Exercise brief: Beginning with the line containing "kingdom: Animalia" and ending with the last line, repeat the records exactly.

** Opening Records provided block **

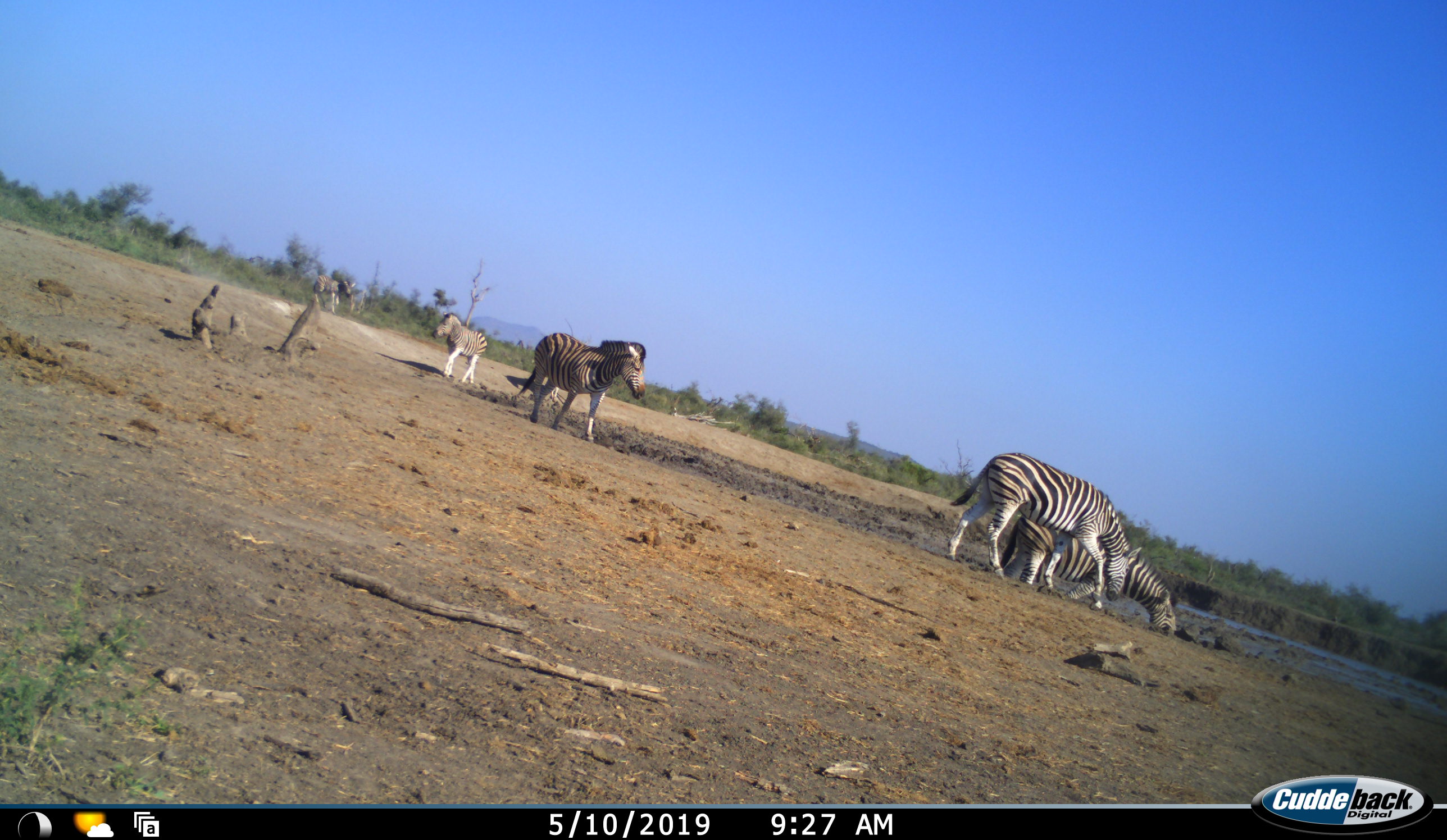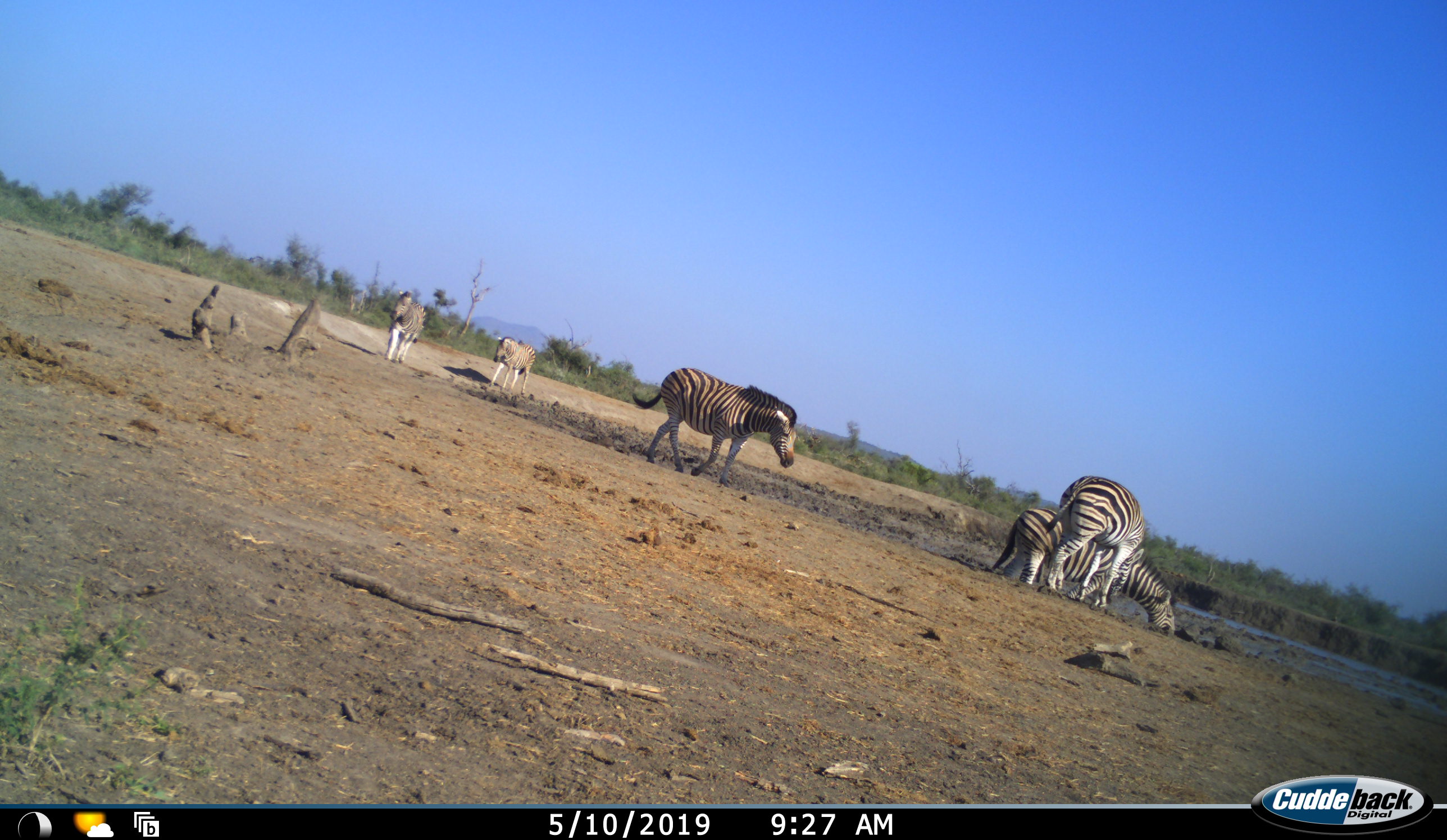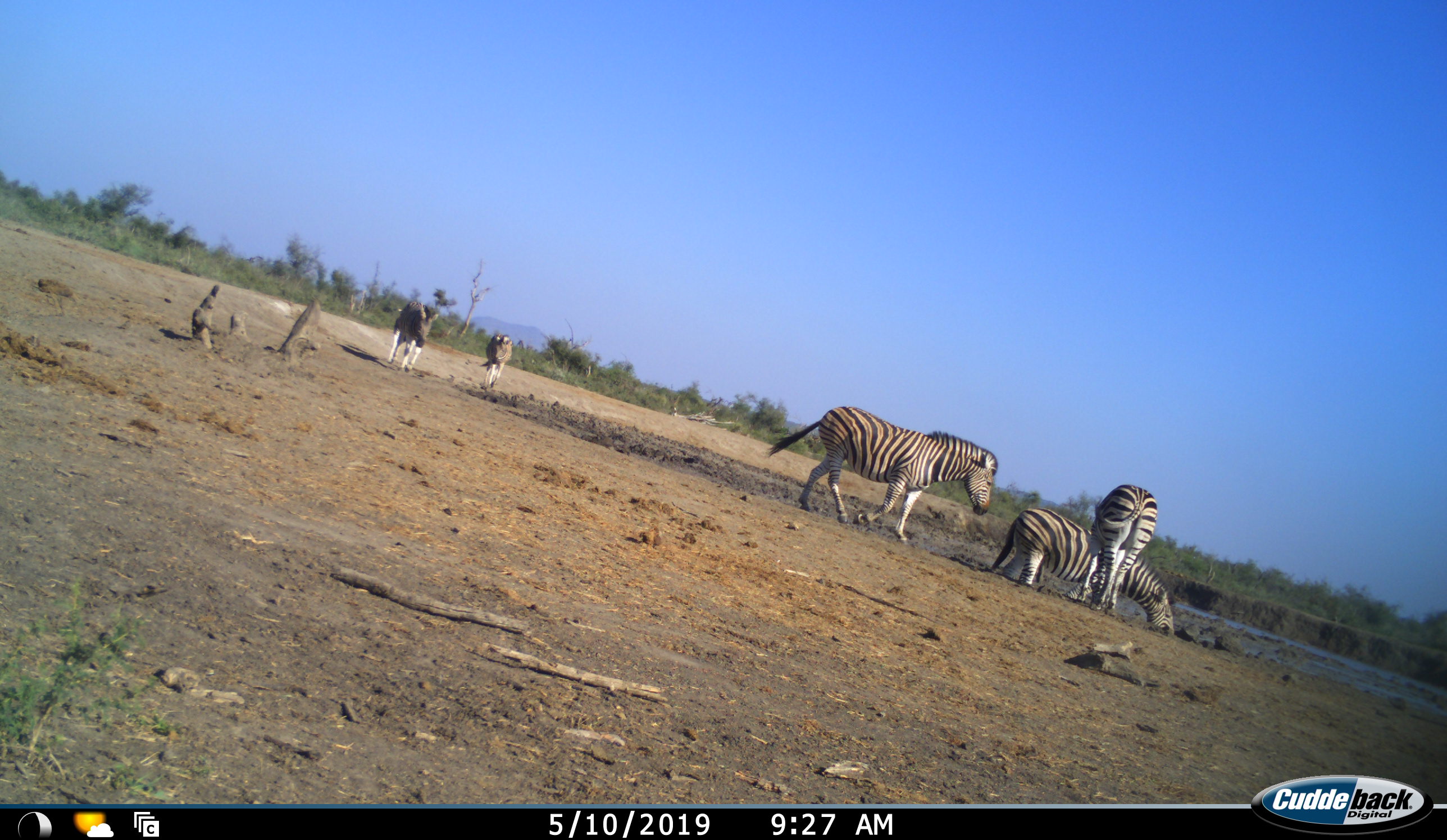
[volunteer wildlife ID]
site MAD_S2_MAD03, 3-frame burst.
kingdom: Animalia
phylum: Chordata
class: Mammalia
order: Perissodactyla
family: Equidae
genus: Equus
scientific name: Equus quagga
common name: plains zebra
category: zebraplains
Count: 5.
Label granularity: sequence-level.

** Closing Records provided block **

Your response:
kingdom: Animalia
phylum: Chordata
class: Mammalia
order: Perissodactyla
family: Equidae
genus: Equus
scientific name: Equus quagga
common name: plains zebra
category: zebraplains
Count: 5.
Label granularity: sequence-level.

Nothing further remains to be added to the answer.